Dopo anni di rìvoli, polemiche, dischi a tema, matrimoni, divorzi, fintolesbismo, gravidanze, celodurismo nei confronti della chiesa, fotostrappo, tatuaggi, canne al vento, Bono-stai-bono, pretipedofili, oprahwinfrey, finto bipolarismo, lacrime&sangue e twitter, Sinéad tira fuori dal cilindro un disco coi controargomenti, cantato dad'dio e nel quale la scrittura si risposa con la furia di the "Lion & The Cobra" e l'afflato poetico di "I Do Not Want"...

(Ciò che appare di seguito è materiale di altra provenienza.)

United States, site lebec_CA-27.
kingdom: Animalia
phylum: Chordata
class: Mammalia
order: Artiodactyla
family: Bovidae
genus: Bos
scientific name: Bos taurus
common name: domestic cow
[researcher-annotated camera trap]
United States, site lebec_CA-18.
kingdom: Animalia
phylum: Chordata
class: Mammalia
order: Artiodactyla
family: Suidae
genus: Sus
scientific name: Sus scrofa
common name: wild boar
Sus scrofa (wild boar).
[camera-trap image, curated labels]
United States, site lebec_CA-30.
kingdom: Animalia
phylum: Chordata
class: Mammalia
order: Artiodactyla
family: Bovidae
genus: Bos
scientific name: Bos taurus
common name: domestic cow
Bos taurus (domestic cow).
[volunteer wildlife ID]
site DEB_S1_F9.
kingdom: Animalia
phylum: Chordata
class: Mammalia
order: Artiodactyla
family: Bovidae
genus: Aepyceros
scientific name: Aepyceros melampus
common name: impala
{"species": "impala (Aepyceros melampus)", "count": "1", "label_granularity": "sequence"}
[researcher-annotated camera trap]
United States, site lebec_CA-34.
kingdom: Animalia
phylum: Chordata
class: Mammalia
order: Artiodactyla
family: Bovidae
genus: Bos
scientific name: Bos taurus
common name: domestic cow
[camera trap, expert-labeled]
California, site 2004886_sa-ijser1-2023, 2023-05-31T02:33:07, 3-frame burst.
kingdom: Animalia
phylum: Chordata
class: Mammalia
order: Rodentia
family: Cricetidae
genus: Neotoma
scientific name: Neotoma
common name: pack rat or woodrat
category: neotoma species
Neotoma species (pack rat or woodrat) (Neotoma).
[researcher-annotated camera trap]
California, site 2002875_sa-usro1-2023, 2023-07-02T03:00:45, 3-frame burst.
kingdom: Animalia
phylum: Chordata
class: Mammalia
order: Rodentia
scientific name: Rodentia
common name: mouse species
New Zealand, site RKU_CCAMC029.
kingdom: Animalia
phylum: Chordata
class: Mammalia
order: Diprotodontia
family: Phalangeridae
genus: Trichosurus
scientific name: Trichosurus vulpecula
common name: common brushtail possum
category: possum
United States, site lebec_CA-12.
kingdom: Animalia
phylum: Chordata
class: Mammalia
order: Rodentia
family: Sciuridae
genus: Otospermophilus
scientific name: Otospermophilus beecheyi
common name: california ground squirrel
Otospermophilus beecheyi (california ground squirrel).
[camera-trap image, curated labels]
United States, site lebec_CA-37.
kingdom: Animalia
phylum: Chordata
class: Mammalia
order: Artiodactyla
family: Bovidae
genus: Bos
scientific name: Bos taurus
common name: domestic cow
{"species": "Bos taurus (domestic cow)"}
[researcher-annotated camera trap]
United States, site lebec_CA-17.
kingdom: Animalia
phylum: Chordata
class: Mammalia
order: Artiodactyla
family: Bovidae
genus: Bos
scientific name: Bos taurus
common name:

Ascoltare "Take Off You Shoes" per ritrovare il crescendo di "Troy" plus il pathos di "Feel So Different". "Queen of Denmark" è una canzone di John Grant (disco assolutamente da possedere il suo) privata delle rotondità dell'originale e alla quale Sinead stringe i testicles per poi poterla risputare cattiva, ruvida, definitiva. Una "Nothing Compares 2U" versione 2.0 insomma. Altrove Sinead è chioccia, tranquilla, accomodante come in "Very Far From Home" o la stupenda "I Had A Baby". Musicalmente non si strafà. John Reynolds conosce Sinead da 30 anni. Lascia spazio alla voce, bella (come nel prezioso "Sean nos nua" del 2002) e al carattere ambivalente della ormai quarantaseienne matrona.

"How about i be me..." è un disco che i fan di Sinead ameranno molto, per via di quel suo piacevolissimo sapore di deja-vu, ma difficilmente conquisterà nuovi adepti. Vale più di un ascolto.